Friendships and families stay together. He went on another trip down Memory Lane during the Christmas season when he saw Willard NeSmith and his contraption he built for great-grandson Jordan. It was an old-fashioned truck wagon. Now, I don’t know how old-fashioned it turned out but I see one thing right off that ours did not have — a steering wheel.
It took a rocket scientist to add the steering wheel with a rope running from the axel to the pole that let one’s feet guide, then up to the pole with the wheel to guide. WHEW! That was beyond our simple model. Well, after all, Willard spent all his working years with Alabama Power with a crew of men. But a little birdie told me that his wife, Kathleen, is handier with the tools than he is. At least I have seen her at the church doing plumbing jobs, electrical jobs, even climbing on the roof to repair something.
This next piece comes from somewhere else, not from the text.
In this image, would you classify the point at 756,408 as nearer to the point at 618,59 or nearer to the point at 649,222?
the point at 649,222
When I looked at the pictures Floyd made of the truck wagon with Willard modeling as the driver, it reminded me of the first electric train my son received for Christmas. It was about 1958 and the Teaford men could not wait for Santa to deliver the little boy’s gift. The men set up the train track and there is where most of them spent the day on the floor switching the engine, running loops, and adding a lit cigarette in the smoke stack to have an authentic puff as the train ran the track.
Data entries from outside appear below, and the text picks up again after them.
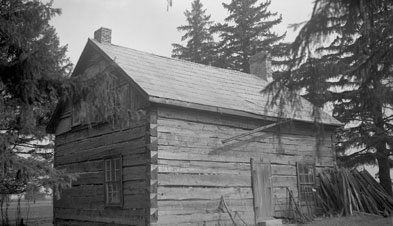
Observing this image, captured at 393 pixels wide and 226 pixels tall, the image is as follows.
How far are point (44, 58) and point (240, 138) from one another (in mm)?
7514

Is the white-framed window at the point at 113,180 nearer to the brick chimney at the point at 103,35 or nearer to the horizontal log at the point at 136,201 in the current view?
the horizontal log at the point at 136,201

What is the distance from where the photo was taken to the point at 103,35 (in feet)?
52.0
You know the old saying? “Boys will be boys.”
Floyd tells of those bygone years concerning the truck wagon: “Years ago, we had a truck wagon road on the hill behind where Randall Cooner now lives. It came off the hill and into my grandfather’s pasture. Some of the wagons had steering wheels on them, but the ones built in a hurry we guided with our feet on the front axel, or either a rope tied to it and we steered by pulling on the rope. Some of the boys in this group with me were Leon and Willard NeSmith, Jimmy Guthrie, Willard Guthrie, and sometimes on the weekends Pete Files joined us.
We always had a tree someplace in the road so we would have to go around it, but sometimes we did not make it and we would hit the tree. We would ride down the hill and then push the wagon back up so we could come down again. We were lucky that none of us broke any bones, but we did get lots of scratches and bruises.
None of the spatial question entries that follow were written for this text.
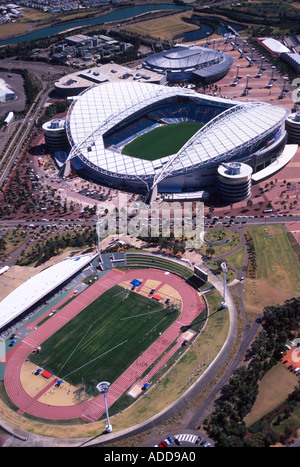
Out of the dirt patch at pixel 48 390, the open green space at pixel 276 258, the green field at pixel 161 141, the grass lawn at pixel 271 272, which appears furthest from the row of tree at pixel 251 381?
the green field at pixel 161 141

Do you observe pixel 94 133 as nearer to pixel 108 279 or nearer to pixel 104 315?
pixel 108 279

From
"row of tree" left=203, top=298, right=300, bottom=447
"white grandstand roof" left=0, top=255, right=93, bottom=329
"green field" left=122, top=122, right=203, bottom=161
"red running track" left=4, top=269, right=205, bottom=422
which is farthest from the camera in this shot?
"green field" left=122, top=122, right=203, bottom=161

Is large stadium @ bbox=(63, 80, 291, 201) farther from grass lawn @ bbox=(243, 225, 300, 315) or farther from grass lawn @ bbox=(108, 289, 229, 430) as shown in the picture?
grass lawn @ bbox=(108, 289, 229, 430)

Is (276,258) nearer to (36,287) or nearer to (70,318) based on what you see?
(70,318)

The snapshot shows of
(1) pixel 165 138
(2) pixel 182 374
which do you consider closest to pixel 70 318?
(2) pixel 182 374

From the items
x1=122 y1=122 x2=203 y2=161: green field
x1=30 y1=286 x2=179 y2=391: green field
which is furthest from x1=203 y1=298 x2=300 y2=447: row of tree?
x1=122 y1=122 x2=203 y2=161: green field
“We built the wagons with Black Gum trees for our wheels and small hickory trees to saw out the axels and added scraps of any wood available. Our steering wheel attached to a broom handle, if we could find one. Old plow lines for rope (there were plenty scraps of these around the farm), and we could always borrow (steal or swipe) a little axel grease to keep the wooden wheels greased.
Many enjoyable hours were spent out doors. You never heard a child use the words ‘I’m bored!’ If you did say this, you would be given something to ‘unbore’ you in a hurry. I have often wondered why our parents would say to us, ‘Get out of the house and play outside or go to the woods.’ Maybe they were hoping we would get lost and not find our way back. (smile) Oh, well, ‘playing in the woods’ is another story.”
A note was added about pipe tobacco.
“Do you remember how the old home-grown tobacco smelled in a pipe? Uncle Darl Guthrie lived down behind us and he would take a short cut though our yard going from Mayfield’s Store (Floyd’s uncle, a Naval retiree). It seems that we could smell the smoke from his pipe for 30 minutes after he went through the yard.
My grandfather (Andrew Jackson “Jack” Guthrie) had a small tobacco crop behind the old crib and he raised enough to furnish him for a year. He would twist it after it dried and hang it in the barn. I do not remember him chewing it, but I can remember him sitting in the corner of the front room reading the paper or listening to the radio with his old pipe in his mouth.”